• The task
Show every line below that contains the word "farthest".

• Data for this exercise

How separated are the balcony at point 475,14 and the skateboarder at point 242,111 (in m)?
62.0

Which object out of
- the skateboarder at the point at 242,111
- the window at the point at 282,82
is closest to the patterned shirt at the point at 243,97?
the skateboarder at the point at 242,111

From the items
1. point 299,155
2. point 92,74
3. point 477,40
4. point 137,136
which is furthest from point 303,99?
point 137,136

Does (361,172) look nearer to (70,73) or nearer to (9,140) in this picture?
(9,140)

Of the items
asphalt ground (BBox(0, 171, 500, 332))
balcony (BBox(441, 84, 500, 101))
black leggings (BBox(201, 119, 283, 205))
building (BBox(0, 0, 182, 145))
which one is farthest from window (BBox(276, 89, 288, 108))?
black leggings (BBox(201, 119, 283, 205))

* * *

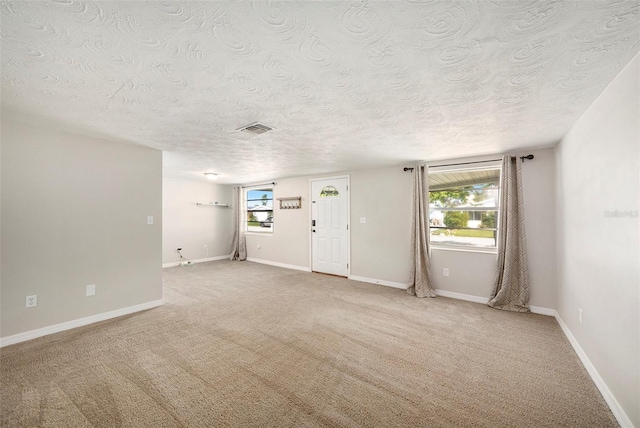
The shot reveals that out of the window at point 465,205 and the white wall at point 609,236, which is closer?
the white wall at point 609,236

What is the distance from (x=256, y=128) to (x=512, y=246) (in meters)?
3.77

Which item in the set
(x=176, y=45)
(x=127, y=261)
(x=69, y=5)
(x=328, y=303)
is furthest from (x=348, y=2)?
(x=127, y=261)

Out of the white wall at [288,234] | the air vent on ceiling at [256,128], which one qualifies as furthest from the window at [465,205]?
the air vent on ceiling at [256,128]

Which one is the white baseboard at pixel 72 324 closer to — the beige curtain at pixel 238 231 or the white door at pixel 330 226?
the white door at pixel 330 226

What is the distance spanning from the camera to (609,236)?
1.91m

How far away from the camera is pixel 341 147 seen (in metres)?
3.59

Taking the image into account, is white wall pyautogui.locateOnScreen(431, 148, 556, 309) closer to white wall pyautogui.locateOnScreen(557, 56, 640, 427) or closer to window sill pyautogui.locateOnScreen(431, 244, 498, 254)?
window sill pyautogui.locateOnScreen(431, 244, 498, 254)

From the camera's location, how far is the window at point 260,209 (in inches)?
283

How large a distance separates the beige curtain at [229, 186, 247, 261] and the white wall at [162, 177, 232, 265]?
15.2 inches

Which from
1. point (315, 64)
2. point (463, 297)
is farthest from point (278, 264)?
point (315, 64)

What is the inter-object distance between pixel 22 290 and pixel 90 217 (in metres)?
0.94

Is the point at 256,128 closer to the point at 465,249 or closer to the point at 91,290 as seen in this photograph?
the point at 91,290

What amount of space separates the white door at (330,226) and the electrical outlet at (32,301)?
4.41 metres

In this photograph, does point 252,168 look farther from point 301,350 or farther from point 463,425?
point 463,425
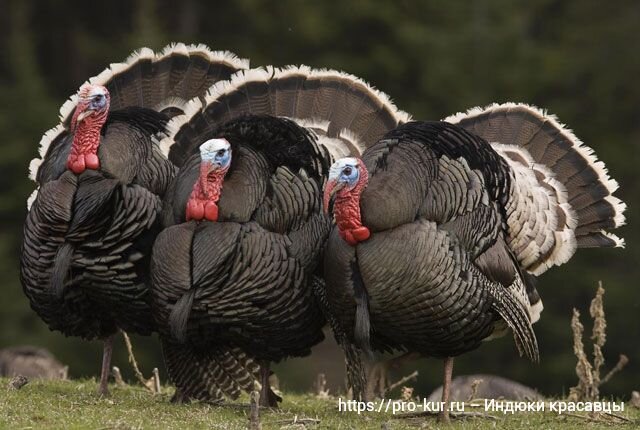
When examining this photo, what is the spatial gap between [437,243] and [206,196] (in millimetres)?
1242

--

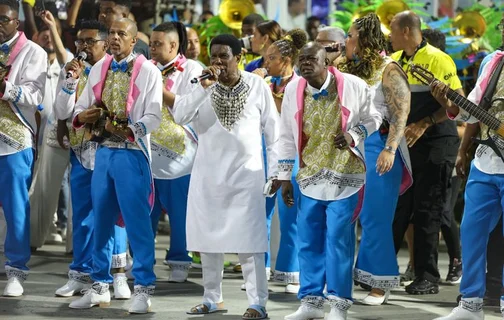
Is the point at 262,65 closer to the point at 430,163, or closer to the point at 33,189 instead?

• In response
which one is farthest from window (BBox(276, 89, 288, 108))?
is farthest from point (278, 264)?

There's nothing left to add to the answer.